The last surviving Christian Poles who helped Jews during the Holocaust appealed Monday to Polish and Israeli authorities to return to a path of "dialogue and reconciliation" amid a diplomatic crisis and a surge of anti-Semitism sparked by a new Polish law that criminalizes some forms of Holocaust speech.
The rescuers made their appeal in an open letter read by 89-year-old Anna Stupnicka-Bando to Polish Prime Minister Mateusz Morawiecki at a ceremony in Warsaw attended by five other surviving rescuers.
Addressed to the Polish and Israeli governments and parliaments, the letter was signed by 50 Poles who describe themselves as the last survivors of the more than 6,700 Poles recognized by Israel's Yad Vashem as "Righteous Among the Nations," gentiles who risked their own and their families' lives to hide Jews from the occupying German forces.
The remaining survivors were young during the war.
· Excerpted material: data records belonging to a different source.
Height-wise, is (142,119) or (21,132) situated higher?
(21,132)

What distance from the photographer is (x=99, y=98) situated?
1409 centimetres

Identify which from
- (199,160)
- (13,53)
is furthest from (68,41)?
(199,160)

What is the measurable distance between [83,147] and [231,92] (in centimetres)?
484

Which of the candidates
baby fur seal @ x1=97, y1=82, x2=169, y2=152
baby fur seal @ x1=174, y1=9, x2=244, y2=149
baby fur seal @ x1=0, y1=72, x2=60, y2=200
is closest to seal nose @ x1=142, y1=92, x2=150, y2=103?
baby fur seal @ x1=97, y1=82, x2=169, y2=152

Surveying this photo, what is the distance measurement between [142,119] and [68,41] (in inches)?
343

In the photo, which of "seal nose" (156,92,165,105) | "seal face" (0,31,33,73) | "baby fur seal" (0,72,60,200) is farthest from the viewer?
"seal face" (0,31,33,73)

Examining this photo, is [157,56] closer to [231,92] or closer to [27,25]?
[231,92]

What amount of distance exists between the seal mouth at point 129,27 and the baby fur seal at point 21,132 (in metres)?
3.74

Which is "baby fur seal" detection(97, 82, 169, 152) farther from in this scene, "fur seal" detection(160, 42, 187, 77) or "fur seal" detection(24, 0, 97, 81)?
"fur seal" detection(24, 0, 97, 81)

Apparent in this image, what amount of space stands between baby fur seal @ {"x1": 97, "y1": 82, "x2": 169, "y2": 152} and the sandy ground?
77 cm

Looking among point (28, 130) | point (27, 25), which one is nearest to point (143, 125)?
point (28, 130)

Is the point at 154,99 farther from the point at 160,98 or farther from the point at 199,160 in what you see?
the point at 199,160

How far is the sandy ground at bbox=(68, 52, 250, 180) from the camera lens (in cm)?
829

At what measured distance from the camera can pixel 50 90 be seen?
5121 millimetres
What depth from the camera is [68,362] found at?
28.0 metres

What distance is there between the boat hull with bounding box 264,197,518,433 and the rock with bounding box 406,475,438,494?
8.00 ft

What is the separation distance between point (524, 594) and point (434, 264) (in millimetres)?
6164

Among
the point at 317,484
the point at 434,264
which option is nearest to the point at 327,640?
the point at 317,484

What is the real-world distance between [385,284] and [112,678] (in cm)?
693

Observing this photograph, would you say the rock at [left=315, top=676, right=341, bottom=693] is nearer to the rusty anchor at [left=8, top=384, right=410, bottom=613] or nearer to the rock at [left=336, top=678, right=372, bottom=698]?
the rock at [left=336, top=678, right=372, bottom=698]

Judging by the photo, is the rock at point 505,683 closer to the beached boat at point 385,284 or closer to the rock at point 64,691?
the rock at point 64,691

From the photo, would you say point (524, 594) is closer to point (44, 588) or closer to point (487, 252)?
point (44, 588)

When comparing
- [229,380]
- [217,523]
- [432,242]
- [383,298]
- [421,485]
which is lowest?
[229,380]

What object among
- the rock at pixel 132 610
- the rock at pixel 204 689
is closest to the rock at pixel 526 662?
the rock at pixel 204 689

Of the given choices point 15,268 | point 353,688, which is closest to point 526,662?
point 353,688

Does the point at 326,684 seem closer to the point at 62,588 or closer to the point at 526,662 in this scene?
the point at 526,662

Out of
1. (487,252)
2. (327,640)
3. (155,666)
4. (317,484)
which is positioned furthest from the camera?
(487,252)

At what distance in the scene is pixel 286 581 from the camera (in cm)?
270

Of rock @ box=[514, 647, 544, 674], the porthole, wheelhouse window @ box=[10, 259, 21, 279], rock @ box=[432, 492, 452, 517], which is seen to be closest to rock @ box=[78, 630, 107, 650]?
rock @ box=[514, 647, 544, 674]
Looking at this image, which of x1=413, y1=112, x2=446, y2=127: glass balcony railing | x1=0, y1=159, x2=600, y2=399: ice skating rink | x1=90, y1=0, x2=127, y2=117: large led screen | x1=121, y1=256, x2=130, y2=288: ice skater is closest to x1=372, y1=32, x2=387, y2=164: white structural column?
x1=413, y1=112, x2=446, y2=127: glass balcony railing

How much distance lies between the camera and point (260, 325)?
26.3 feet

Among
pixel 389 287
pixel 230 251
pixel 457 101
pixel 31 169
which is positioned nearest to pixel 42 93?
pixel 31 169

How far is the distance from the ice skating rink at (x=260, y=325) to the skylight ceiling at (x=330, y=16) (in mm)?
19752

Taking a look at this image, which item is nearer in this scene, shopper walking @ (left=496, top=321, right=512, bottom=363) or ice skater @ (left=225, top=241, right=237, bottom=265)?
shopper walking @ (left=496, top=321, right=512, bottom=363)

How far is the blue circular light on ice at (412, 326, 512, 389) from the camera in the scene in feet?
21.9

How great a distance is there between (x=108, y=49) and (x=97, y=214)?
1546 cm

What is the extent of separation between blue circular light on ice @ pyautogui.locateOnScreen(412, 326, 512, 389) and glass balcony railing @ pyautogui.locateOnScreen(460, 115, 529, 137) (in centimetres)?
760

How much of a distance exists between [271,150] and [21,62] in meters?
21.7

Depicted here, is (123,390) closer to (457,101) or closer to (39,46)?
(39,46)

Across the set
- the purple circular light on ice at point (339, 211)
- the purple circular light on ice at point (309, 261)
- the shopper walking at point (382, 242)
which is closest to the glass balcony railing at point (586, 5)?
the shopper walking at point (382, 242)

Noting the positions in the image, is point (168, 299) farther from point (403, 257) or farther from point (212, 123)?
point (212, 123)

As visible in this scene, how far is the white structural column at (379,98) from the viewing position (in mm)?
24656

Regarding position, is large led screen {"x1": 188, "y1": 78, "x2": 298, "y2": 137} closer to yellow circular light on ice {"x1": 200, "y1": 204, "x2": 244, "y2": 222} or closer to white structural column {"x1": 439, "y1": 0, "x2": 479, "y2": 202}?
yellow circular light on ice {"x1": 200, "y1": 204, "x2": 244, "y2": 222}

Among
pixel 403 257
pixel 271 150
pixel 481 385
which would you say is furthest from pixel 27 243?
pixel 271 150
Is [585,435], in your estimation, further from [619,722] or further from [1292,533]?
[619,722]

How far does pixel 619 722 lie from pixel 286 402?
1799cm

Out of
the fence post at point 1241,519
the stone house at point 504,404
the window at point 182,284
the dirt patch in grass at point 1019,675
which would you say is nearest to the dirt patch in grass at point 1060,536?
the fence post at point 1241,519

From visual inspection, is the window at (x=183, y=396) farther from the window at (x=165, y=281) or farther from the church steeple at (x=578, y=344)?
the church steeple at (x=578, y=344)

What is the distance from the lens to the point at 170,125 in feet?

Most of them were teenagers who assisted their parents in sheltering Jews.
In their letter, they wrote that they oppose divisions between Poles and Jews and seek a "future based on friendship, solidarity and truth."
Morawiecki paid tribute to them, saying they had "served humanity and Poland ... saving our common brothers during the times of the second apocalypse."
He also thanked them for seeking reconciliation "at this difficult time, when Poland is fighting for truth after many decades of negligence."
The law that raised tensions between Poland and Israel criminalizes falsely attributing the Holocaust crimes of Nazi Germany to Poland. The measure has angered Holocaust survivors and officials in Israel, where it is seen as an attempt to whitewash the actions of Poles who killed Jews during World War II.
Polish officials insist the law will not be used against anyone who speaks the truth, only those who try to defame Poland with lies.
Also Monday, Ronald Lauder, the president of the World Jewish Congress, published an open letter in The New York Times in which he said the legislation "has created a firestorm of ill will," and urged Polish officials to resume dialogue with Jewish representatives.
"This entire controversy must now be dialed back, and I would like to see Polish and Jewish leaders sit down now and get back to the business of reconciliation and progress," Lauder wrote.
Meanwhile, Poland's ambassador to Israel, Jacek Chodorowicz, promised Monday that the law would not be implemented until representatives of Poland and Israel hold in-depth talks about the controversial measure.
Chodorowicz said in a meeting of the Knesset Absorption Committee that "the Justice Ministry in Poland has committed to not enforcing the new law until all aspects of it have been examined, including a discussion with representatives of Israel."
However, Chodorowicz refused to say whether the law had officially been frozen, as some officials claimed earlier this week.
The Knesset members present at the meeting blasted the Polish law, saying that neither the Knesset nor the State of Israel would ever agree to allow history to be rewritten.